Do., 06/12/2008 - Fr., 06/13/2008

The Conference Theme: Capitalism, Faith, Nature

ONLY a few years ago, the use of abstract nouns like ‘capitalism’, ‘faith’ and ‘nature’ - not to mention their conjunction as a series of terms - would have seemed a little unusual, perhaps even antiquated. Yet any history of the present today highlights the continuing pertinence of these signifiers for critically engaging with a growing range of social and political phenomena.

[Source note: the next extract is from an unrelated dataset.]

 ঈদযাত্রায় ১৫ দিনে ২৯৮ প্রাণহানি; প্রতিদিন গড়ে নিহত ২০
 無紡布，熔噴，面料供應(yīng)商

ONE obvious issue here is the rise of new fundamentalisms – dogmatic and monist faiths - whether of an economic, political, religious, or national character. Another is the peculiar linking together of heterogeneous doctrines and sensibilities, such as Christianity, corporate capitalism and conservativism in the United States, for instance, into new assemblages and projects that directly impinge upon existing political institutions and democratic settlements. In part, these new fundamentalisms constitute a reactionary backlash against the emergence of novel cultural identities and existential faiths that seek to pluralize the pluralism of existing democratic institutions and practices, or put forward demands for greater freedom and equality. Fundamentalisms are also organised against efforts to reorganize our geo-political landscapes – or construct new transnational networks - so as to foster greater cooperation and security across once sedimented territorial divisions.

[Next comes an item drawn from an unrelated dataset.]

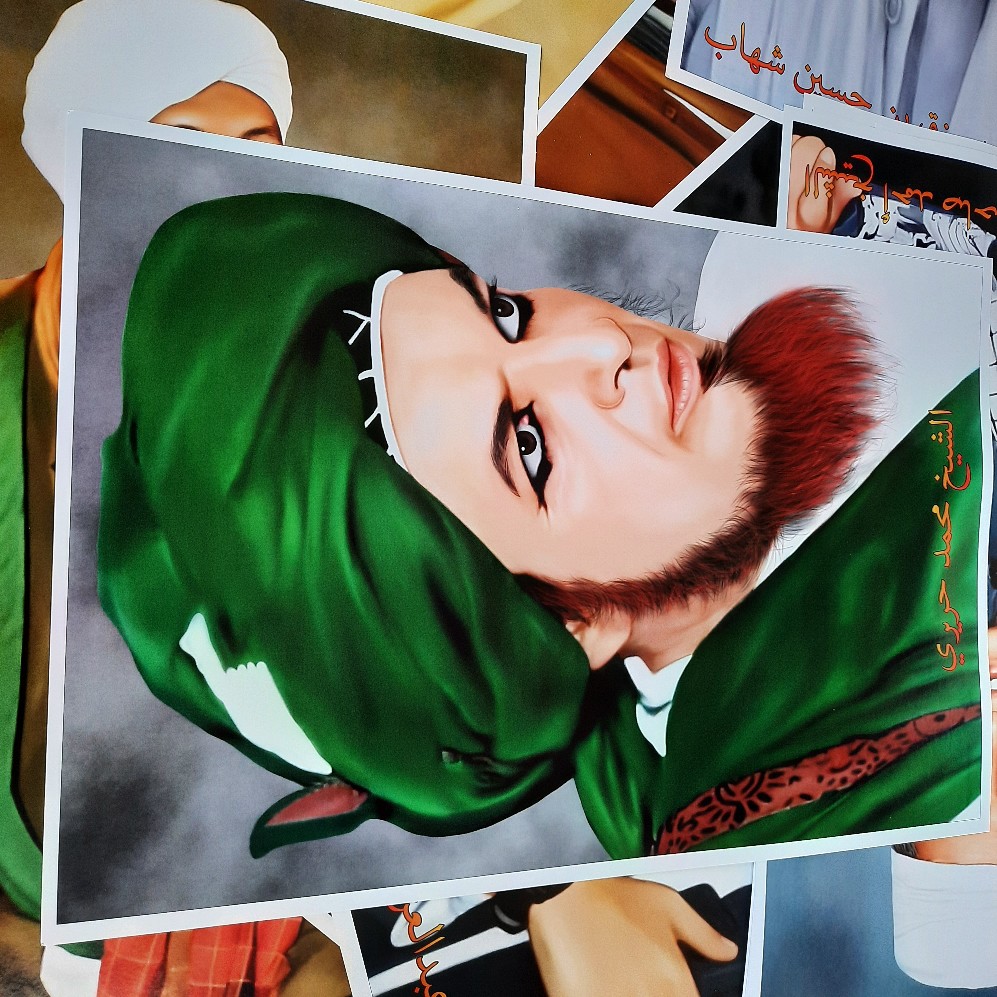 Poster - Syekh Muhammad Hariri - 01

IN equal measure, there are pressing questions about the place of nature in the contemporary world, whether this is understood in terms of the intensifying environmental crisis, or debates about the character and role of ‘human nature’ in our increasingly technological societies, or with respect to the character of human and political subjectivity. Underpinning many of these new concerns are further questions about new forms of political economy at the local, national and global levels, and their impact on our changing conceptions of space, time, culture and speed.

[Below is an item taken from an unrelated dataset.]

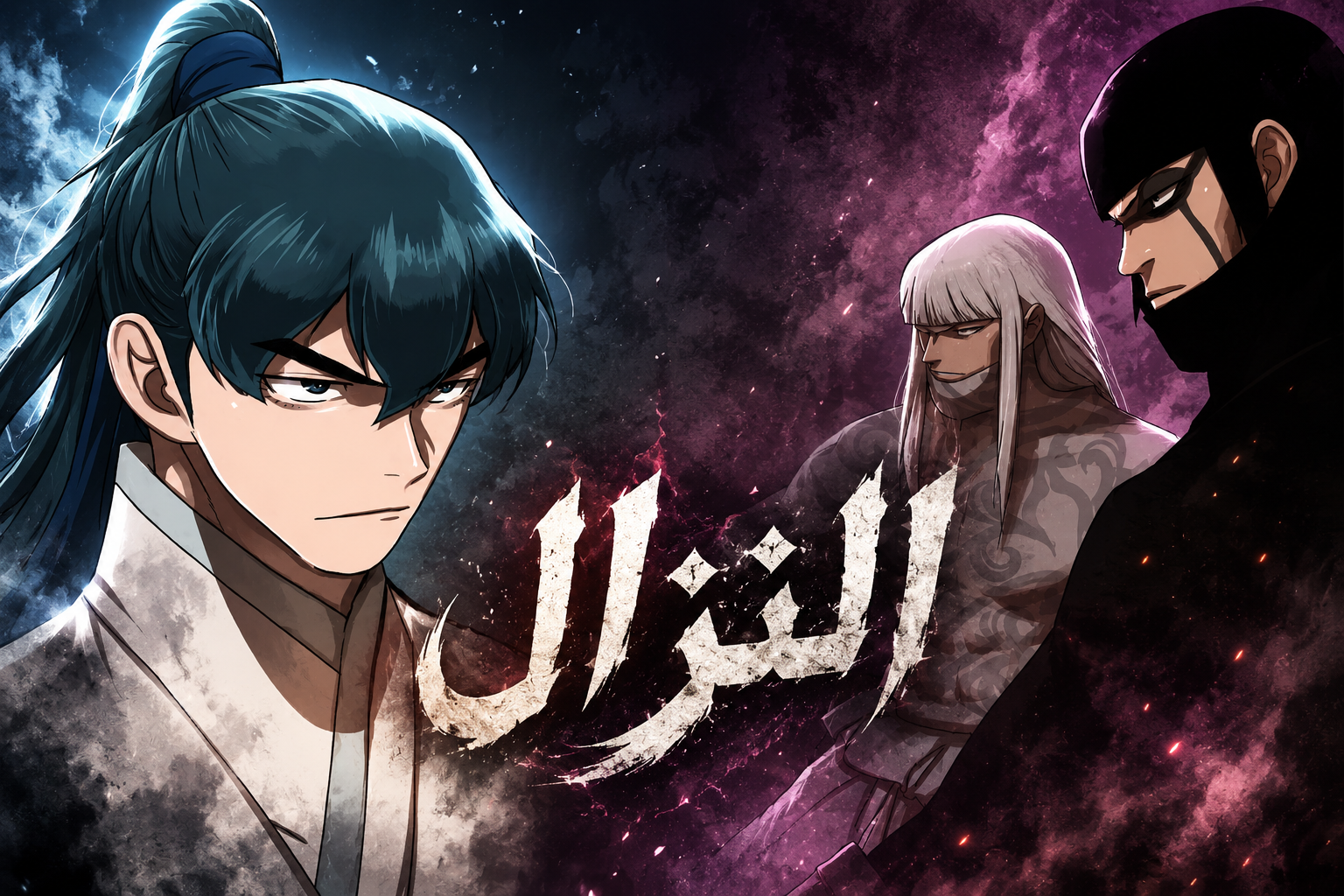 الفصل 78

HOW do we problematize and critically explain these new phenomena? In what ways can various fundamentalisms be challenged and engaged with in the name of a democratic politics that is not itself fundamentalist in character? What are the limits and potentials of contemporary political and ethical theory in addressing these new issues? What are the prospects and limits of pluralizing pluralism? Ought we to restrict agency to humans, or does it extend to the material and non-human world more generally? What is the relationship between nature and culture? How can cultural theory respond to recent developments in science? What is the relationship between cultural theory, materialism and naturalism? What kind of ethos needs to be cultivated in the face of these new challenges, and how can it be brought about? How do these broad sets of issues and questions get addressed in specific contexts and policy arenas? And what theoretical languages and methods are best able to respond to these changes
and trends? These are just some of the tasks of critical political theory today.

THE NINTH CONFERENCE IN CRITICAL POLITICAL THEORY at the University of Essex provides a space to address and engage with these issues. The conference has achieved a renowned reputation for the quality of the papers presented and the large number of international participants. Previous guest speakers have included Michael Hardt, Wendy Brown, Judith Squires, Quentin Skinner, Joan Copjec, James Tully, Fred Dallmayr, Bonnie Honig, David Owen, David Campbell, Simon Critchley, Ernesto Laclau, and Chantal Mouffe, among others.

THE conference provides an important opportunity to engage with the contemporary challenges and possibilities of social and political theory and to exchange views on ongoing research. We welcome papers from young scholars, postdoctoral researchers, and postgraduates from a wide variety of backgrounds in the field of social and political theory.